Modular tunable coupler for superconducting qubits

TL;DR

This paper introduces a modular, tunable double-transmon coupler for superconducting qubits that enables fast, high-fidelity quantum operations with an internally controlled zero-coupling state, enhancing scalability.

Contribution

The paper presents a novel double-transmon coupler architecture with flux-controlled interference and an internal zero-coupling state, improving modularity and robustness in quantum circuits.

Findings

Achieves tunable coupling via flux-controlled interference.

Features an internally-defined zero-coupling state independent of qubits.

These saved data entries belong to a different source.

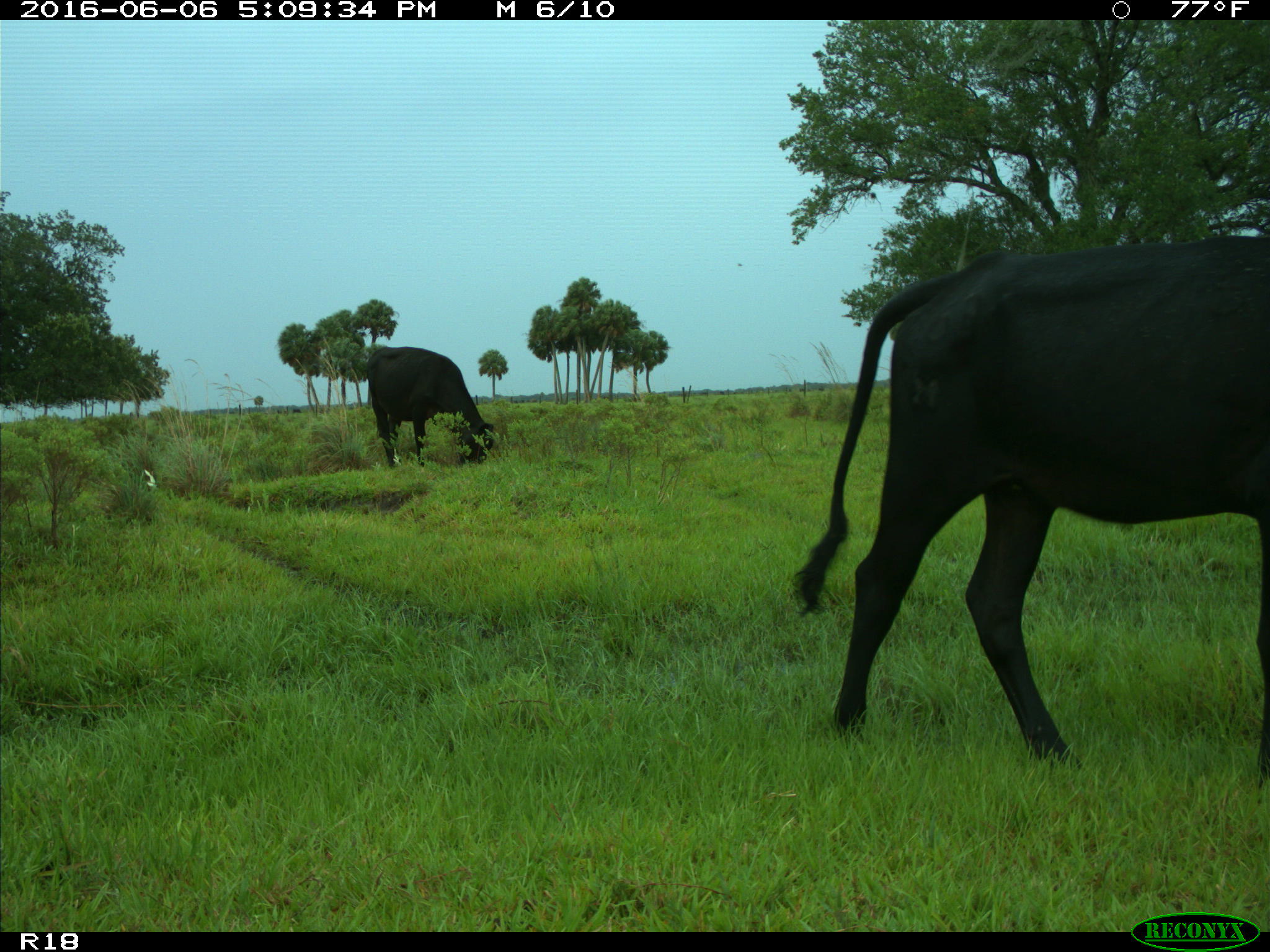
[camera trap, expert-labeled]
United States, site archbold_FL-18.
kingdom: Animalia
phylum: Chordata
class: Mammalia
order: Artiodactyla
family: Bovidae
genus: Bos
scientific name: Bos taurus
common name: domestic cow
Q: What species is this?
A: Bos taurus (domestic cow).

Suitable for high-fidelity two-qubit gates and quantum bus interfaces.

Abstract

The development of modular and versatile quantum interconnect hardware is a key next step in the scaling of quantum information platforms to larger size and greater functionality. For superconducting quantum systems, fast and well-controlled tunable circuit couplers will be paramount for achieving high fidelity and resource efficient connectivity, whether for performing two-qubit gate operations, encoding or decoding a quantum data bus, or interfacing across modalities. Here we propose a versatile and internally-tunable double-transmon coupler (DTC) architecture that implements tunable coupling via flux-controlled interference in a three-junction dcSQUID. Crucially, the DTC possesses an internally defined zero-coupling state that is independent of the coupled data qubits or circuit resonators. This makes it particular attractive as a modular and versatile design element for realizing fast and robust linear coupling in several applications such as high-fidelity two-qubit gate operations, qubit readout, and quantum bus interfacing.